If you pump oil into the holding tank the oil will end up on the surface of the contents in the tank and oxygen will not be able to get to them. If I recall correctly you need good aerobic bacterial activity to keep the holding tank happy. Oil will only allow anaerobic bacteria.

Hope this helps
Ike

hellosailor 08-31-2006 01:54 PM

Ike-
Exactly. The anaerobic ones "breath" sulfur instead of oxygen and they make the "stink of low tide" form sulfur excretions. Same same in the holding tank.

John-
If you have the luxury of adding a fresh water blivet near the head, and IF you can use fresh water to flush the head (and backflush the inlet hose) you'll also find there's much less stink. Decomposition of critters in the sea water also causes a lot of odor. If you can spare an extra fresh water source (a flex bladder is fine) to use rather than raw water to flush the head, all the better.

sailingdog 08-31-2006 02:12 PM

Cruisingdad- Those chlorine tablets may attack the seals and other parts of the head system, so you might want to be careful with them.

BTW, Peggy hall recommends vegetable oil, rather than mineral oil. Probably because the bacteria can digest it...and then it doesn't form a layer on top and block oxygen from getting to the water.

John_colpitts 08-31-2006 02:55 PM

Thanks for all the good info folks. It is HUGE help!

John

Cruisingdad 08-31-2006 03:34 PM

SD,

Regarding the cl tabs... I know. This is an experiment in process. I did call the mfg, they said it would be fine... but I am (like you) - skeptical. I would never have done it, but I have two other people in the marina doing it and have been for 15 years??

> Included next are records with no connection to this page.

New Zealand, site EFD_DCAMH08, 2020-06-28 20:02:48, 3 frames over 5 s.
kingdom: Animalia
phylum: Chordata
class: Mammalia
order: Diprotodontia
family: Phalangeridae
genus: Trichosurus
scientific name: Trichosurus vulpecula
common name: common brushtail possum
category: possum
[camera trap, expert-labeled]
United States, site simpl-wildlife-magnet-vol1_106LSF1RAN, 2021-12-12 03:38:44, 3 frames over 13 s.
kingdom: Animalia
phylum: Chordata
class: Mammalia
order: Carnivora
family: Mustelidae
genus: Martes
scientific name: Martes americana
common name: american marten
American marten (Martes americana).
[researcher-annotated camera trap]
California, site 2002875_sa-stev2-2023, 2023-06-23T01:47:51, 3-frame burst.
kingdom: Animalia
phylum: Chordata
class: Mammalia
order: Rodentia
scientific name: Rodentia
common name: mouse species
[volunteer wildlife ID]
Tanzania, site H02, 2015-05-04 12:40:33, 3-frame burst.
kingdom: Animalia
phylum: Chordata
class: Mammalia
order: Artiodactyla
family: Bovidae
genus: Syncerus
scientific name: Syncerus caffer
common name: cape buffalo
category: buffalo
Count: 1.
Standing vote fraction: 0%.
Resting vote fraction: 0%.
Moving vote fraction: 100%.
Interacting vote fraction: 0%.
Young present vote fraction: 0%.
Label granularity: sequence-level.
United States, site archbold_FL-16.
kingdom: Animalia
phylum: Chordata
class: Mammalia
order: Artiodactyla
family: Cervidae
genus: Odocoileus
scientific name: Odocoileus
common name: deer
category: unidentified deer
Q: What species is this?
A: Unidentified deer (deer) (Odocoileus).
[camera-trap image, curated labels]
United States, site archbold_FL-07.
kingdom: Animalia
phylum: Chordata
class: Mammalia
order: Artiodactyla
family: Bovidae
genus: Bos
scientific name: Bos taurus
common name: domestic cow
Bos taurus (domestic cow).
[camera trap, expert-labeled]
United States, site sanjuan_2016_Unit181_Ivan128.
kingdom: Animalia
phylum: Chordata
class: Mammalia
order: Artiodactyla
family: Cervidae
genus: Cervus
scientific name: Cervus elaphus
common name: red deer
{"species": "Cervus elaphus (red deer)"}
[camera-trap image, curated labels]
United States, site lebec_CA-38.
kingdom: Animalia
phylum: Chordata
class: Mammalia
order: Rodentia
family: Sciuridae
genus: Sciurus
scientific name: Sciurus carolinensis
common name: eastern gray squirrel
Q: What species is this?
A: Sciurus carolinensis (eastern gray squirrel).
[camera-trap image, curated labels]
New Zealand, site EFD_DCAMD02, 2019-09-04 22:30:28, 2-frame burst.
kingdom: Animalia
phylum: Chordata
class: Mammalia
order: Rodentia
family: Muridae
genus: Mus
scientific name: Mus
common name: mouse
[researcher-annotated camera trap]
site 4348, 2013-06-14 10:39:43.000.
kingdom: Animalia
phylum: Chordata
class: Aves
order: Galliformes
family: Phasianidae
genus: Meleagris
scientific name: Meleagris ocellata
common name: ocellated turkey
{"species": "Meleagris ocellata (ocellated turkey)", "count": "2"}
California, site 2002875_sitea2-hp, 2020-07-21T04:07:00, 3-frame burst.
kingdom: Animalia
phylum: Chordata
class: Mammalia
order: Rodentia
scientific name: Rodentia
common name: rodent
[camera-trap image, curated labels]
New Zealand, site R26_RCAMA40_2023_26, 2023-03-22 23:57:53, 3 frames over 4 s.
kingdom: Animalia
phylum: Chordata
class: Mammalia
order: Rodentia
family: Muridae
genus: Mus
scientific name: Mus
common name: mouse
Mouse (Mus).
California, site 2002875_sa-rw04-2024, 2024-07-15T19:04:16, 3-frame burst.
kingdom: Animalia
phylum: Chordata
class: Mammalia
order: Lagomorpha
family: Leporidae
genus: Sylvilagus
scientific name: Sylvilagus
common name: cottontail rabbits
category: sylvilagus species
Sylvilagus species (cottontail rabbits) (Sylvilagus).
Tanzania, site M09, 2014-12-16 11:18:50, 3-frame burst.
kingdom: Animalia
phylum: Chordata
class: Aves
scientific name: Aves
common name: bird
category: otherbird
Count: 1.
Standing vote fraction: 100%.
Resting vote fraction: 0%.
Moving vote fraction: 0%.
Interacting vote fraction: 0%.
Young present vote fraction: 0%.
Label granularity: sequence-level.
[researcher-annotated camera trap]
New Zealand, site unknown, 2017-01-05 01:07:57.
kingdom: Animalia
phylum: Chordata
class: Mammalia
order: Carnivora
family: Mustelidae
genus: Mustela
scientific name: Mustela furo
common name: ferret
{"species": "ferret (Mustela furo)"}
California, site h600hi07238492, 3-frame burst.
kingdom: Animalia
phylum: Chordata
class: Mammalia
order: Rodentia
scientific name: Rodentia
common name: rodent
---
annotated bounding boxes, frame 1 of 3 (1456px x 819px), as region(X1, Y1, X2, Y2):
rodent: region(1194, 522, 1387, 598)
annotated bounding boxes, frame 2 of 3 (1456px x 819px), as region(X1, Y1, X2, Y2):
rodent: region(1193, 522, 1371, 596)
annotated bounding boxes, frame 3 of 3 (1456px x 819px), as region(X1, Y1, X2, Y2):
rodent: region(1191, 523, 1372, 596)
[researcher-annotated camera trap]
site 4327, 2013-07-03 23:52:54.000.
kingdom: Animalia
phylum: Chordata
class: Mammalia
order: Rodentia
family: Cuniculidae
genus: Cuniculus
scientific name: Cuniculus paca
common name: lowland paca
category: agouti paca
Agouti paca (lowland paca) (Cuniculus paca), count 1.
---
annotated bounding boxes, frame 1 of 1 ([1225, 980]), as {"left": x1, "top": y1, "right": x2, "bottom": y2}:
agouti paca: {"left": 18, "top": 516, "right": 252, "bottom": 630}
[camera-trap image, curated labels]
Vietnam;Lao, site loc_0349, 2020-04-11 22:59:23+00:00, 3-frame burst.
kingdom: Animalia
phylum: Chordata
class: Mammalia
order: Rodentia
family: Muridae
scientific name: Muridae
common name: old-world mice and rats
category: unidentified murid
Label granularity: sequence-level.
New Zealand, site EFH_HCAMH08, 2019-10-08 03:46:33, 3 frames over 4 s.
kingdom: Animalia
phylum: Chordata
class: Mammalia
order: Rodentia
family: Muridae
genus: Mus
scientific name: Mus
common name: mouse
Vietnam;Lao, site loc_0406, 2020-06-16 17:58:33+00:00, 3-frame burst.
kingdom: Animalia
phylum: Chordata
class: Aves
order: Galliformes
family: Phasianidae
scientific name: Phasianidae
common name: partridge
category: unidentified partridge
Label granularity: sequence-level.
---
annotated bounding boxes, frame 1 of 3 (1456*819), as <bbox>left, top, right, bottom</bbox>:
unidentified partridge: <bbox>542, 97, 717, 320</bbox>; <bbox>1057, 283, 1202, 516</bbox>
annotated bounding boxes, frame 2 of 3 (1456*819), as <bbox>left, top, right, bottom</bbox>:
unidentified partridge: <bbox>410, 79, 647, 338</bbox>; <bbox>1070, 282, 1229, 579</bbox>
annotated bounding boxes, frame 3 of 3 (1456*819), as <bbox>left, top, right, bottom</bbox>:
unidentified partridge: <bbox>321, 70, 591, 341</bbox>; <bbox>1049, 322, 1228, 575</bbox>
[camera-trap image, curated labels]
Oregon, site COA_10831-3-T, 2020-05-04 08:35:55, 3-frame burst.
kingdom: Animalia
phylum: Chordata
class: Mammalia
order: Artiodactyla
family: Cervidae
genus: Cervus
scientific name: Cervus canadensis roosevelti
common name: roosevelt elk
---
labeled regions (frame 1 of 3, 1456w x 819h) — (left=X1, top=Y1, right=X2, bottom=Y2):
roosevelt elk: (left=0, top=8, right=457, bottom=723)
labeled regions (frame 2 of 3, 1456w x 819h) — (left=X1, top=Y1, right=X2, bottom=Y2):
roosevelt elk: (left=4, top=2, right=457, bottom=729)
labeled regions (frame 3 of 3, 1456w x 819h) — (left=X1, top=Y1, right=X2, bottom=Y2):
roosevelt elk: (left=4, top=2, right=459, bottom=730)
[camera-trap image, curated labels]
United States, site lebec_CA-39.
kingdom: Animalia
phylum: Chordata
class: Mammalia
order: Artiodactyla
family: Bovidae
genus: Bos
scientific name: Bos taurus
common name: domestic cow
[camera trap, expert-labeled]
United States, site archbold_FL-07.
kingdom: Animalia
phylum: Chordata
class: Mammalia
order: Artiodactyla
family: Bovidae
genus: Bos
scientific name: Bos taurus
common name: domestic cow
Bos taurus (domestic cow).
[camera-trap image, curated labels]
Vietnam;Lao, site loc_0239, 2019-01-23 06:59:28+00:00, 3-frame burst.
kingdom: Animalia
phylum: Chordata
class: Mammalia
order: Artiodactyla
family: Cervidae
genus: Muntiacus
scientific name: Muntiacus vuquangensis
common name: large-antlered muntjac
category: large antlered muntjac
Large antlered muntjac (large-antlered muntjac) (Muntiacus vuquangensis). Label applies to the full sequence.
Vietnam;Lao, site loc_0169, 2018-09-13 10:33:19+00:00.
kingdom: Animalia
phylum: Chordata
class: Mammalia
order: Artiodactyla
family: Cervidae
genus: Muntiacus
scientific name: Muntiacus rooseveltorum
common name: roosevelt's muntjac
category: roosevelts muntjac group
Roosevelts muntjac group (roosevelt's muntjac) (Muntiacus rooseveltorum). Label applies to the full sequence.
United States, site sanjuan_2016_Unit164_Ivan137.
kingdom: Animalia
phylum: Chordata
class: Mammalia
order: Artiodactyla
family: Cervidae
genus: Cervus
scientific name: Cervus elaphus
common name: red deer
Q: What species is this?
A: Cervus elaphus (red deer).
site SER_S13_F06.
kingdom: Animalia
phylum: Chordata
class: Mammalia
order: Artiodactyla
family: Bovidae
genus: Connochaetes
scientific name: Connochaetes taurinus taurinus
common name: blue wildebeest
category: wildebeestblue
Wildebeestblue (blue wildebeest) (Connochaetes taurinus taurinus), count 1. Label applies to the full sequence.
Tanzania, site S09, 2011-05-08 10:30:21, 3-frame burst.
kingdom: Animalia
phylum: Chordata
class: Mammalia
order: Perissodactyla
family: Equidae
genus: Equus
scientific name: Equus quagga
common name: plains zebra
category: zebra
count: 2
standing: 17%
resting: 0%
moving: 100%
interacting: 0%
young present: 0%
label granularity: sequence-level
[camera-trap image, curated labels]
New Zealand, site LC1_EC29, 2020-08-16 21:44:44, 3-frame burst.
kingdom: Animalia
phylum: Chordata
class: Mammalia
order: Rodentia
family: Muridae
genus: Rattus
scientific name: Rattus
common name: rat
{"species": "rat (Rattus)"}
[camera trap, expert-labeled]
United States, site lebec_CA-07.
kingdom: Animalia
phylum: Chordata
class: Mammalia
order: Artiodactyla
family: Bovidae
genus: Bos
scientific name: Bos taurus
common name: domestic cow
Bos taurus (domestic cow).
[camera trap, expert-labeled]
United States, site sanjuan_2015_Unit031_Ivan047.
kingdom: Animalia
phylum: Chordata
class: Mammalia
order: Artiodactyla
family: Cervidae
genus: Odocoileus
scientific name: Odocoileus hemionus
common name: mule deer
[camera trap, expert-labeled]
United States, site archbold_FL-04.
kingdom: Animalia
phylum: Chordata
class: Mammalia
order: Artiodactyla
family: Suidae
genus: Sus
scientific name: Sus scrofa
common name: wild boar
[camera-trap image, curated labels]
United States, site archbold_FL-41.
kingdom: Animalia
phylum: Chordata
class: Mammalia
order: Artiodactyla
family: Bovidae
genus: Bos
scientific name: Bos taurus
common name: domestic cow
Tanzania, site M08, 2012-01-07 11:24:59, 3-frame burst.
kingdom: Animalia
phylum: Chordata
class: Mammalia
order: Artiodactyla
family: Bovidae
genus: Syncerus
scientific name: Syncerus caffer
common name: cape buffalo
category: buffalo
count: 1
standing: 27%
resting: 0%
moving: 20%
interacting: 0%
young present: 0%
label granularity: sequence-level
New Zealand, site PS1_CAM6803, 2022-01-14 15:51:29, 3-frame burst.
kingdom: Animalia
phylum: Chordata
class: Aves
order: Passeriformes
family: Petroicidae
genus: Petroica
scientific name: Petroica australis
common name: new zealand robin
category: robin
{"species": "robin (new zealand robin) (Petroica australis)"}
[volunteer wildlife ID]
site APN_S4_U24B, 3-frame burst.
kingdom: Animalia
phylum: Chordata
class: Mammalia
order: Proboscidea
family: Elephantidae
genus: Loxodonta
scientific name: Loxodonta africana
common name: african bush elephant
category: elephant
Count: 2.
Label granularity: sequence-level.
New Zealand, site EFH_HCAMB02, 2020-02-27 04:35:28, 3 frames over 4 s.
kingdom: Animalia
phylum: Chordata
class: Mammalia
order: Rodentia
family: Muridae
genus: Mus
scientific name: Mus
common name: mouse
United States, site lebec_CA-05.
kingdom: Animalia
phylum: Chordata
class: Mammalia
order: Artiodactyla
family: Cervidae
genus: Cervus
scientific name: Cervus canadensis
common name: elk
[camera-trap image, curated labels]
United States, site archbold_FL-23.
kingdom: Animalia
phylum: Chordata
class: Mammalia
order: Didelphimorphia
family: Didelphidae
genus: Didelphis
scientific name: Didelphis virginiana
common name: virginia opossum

I will say one thing: that smell that seems to permeate boats is gone from mine. Within an hour my boat smelled BOAT SHOW NEW BABY!! HAHA!! <No, I am not kidding>

Course, I have this strange blue liquid leaking out of the head, the holding tanks, etc... but hey, it all goes in the bilge and dissapears? (I wrote that for Surf's benefit, whom I think has left the board). <Of course, I am just kidding here Surf>

Surfesq 08-31-2006 03:39 PM

I haven't left the Board, I just have to work once in a while. I have said my solution to the holding tank odor issue many times. After the pump out, fill the tank with fresh water then re-pump. Add some Clorox Bleach down the pumping line, following with a squirt of water. That eliminates the odor. But let's face it, when you have a box of **** in the bottom of your boat, It's pretty much gonna smell no matter what you do. That's just a fact.